Interesting Times at the Committee for the Republic
Ambassador Chas W. Freeman, Jr. (USFS, Ret.)
10 September 2013 Washington, DC
I’ve written a book called: “Interesting Times: China, America, and the Shifting Balance of Prestige.” “Prestige” is the aura of power, the aspect of it that makes others want to be seen in your company. The balance of military power has not shifted, but the balance of prestige between the United States and China has. That makes a real difference, but how much of one?
I’m not going to rehash my book, but I will speak briefly tonight about three things: (1) how far China has come and where it’s headed; (2) whether China is able or willing to displace the United States as the global hegemon; and (3) the notion of our shifting our strategic attention more toward East Asia, which, of course, presupposes that we somehow restrain our seemingly irresistible impulse to start new wars in the Middle East.
First, a few words about Chinese progress. China has had a couple of bad centuries, but it’s back, and it’s on track soon to regain its millennial status as the largest economy in the world. Chinese think that’s the natural state of affairs. It is only the speed with which it has happened that they find remarkable. And it is.

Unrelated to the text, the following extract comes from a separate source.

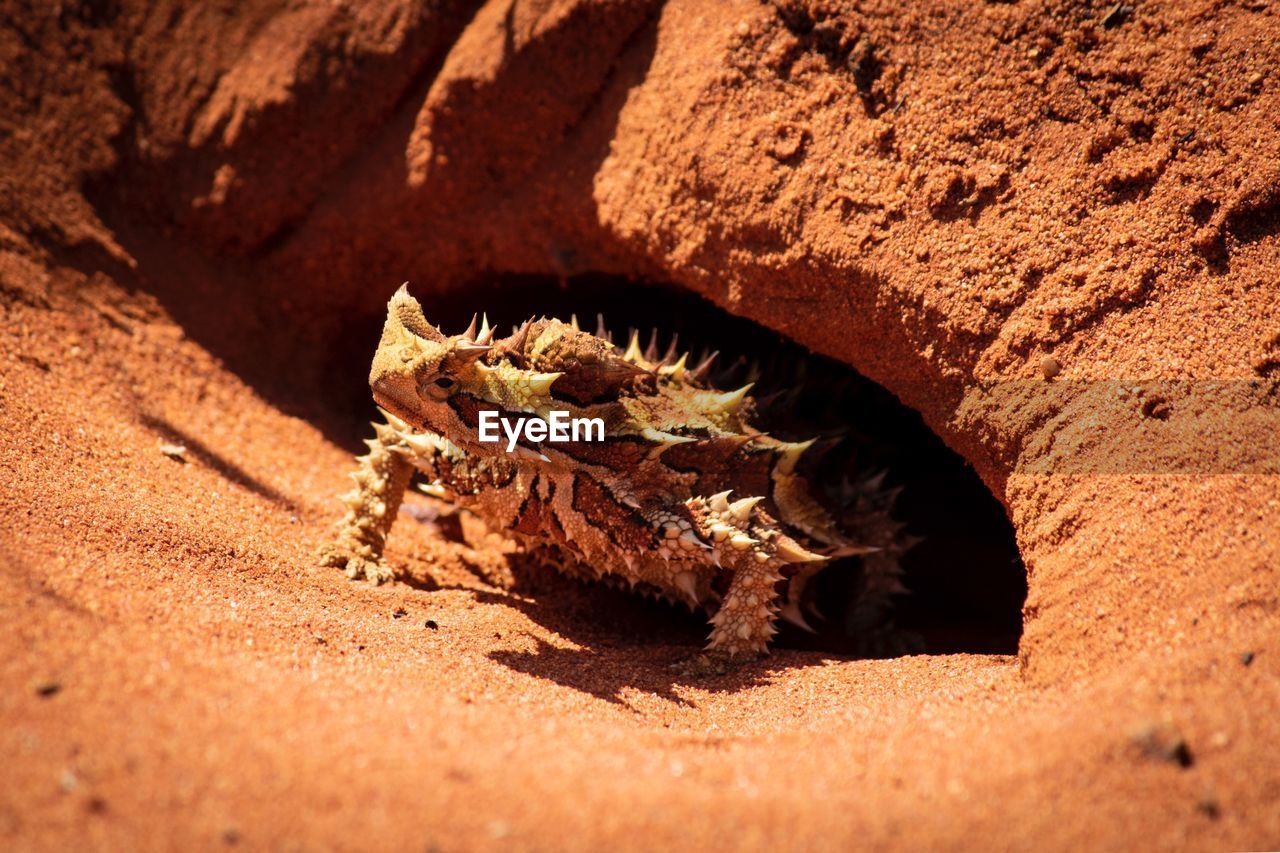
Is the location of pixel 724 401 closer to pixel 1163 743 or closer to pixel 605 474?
pixel 605 474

When I first visited Beijing in 1972, GDP per capita there – in today’s dollars – was about $130. Last year, it was almost $14,000, with purchasing power equivalent to about $21,000. That’s a more than 100-fold increase in the wealth of the average Beijinger!

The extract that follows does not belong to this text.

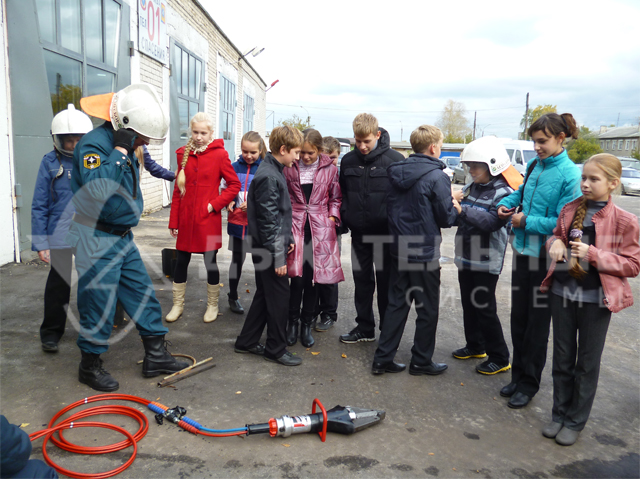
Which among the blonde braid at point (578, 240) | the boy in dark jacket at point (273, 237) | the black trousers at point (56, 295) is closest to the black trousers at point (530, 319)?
the blonde braid at point (578, 240)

In 1972, Taiwan’s 16 million people had a GDP slightly larger than the China mainland’s 875 million. The Chinese economy is now expected to surpass ours in purchasing power terms by 2016, when we hold our next presidential election. China will almost certainly overtake us in nominal exchange rate terms before the 2021 centennial of the founding of the Chinese Communist Party. Not long ago, the Economist magazine predicted this will happen in 2018, but falling growth rates both here and in China may have altered that calculation.
In 1972, China’s worldwide imports and exports came to a grand total of $6.3 billion, including US-China trade of about $95 million. Last year China’s trade in goods alone was $3.9 trillion. US-China trade in goods and services came to $536 billion.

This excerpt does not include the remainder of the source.